Go through the data below and swap every "asphalt" for "paved", changing nothing else. Leave the pictures out of what you give back.

— Begin Records for this exercise —

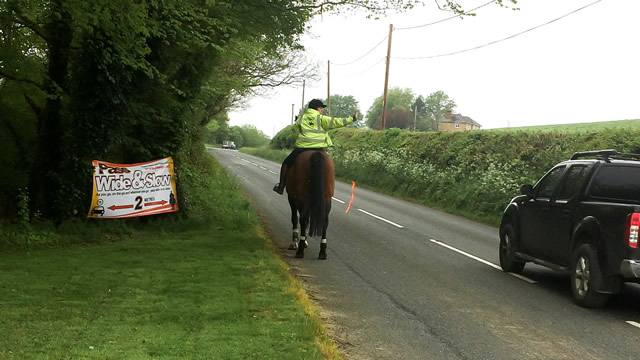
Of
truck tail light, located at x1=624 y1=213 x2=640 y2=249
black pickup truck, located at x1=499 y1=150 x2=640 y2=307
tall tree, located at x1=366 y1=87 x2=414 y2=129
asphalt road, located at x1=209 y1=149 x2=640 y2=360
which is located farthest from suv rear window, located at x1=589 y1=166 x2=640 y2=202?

— End Records for this exercise —

> **Expected answer**
Of
truck tail light, located at x1=624 y1=213 x2=640 y2=249
black pickup truck, located at x1=499 y1=150 x2=640 y2=307
tall tree, located at x1=366 y1=87 x2=414 y2=129
paved road, located at x1=209 y1=149 x2=640 y2=360
which is located farthest from suv rear window, located at x1=589 y1=166 x2=640 y2=202?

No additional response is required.